Question

Use Clairaut’s Theorem to show that if the third-order derivatives of \(f\) are continuous, then \({f_{xyy}} = {f_{yxy}} = {f_{yyx}}\).

Short answer

A partial differential equation (PDE) is a mathematical equation that establishes relationships between the partial derivatives of a multivariate function.

Step-by-step solution

Given Data,

It is given that the third order partial derivatives are continuous.

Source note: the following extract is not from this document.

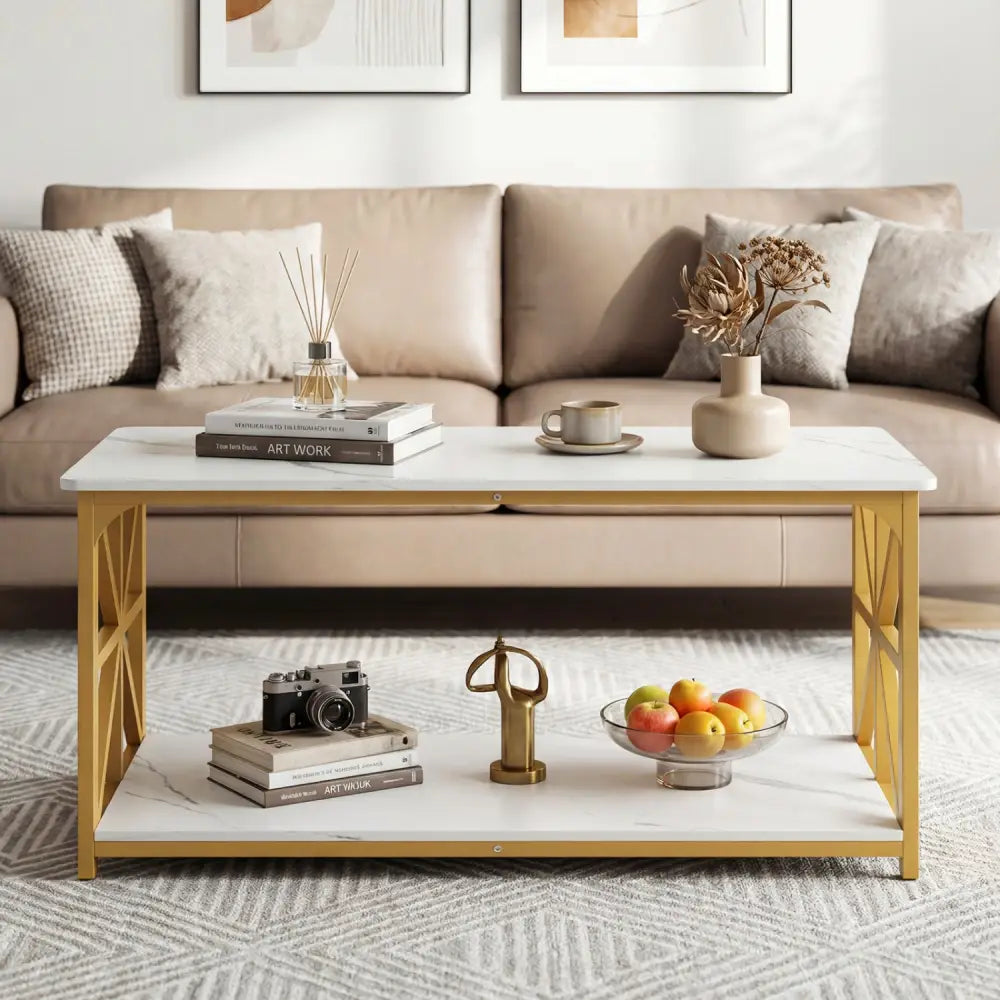 Coffee Table 2-Tier Center Table with Storage Shelf-White and Golden - White & Golden - Coffee Tables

This implies that the second order derivatives\({f_{xy}}\)and \({f_{yx}}\) are also continuous.

Then by Clairaut’s theorem,

\({f_{xy}} = {f_{yx}}\) …… (1)

Differentiate with respect to \(y\).

\(\frac{\partial }{{\partial y}}\left( {{f_{xy}}} \right) = \frac{\partial }{{\partial y}}\left( {{f_{yx}}} \right)\)

\({\rm{ }}{f_{yxy}} = {f_{yyx}}\)…… (2)

\(\begin{aligned}{c}{f_{yxy}} = {\left( {{f_{yx}}} \right)_y}\\ = {\left( {{f_{xy}}} \right)_y}\end{aligned}\)

\({\rm{ }} = \left( {{f_{xyy}}} \right)\)…… (3)

Hence equation (2) and (3) combine to give

\({f_{xyy}} = {f_{yxy}} = {f_{yyx}}\).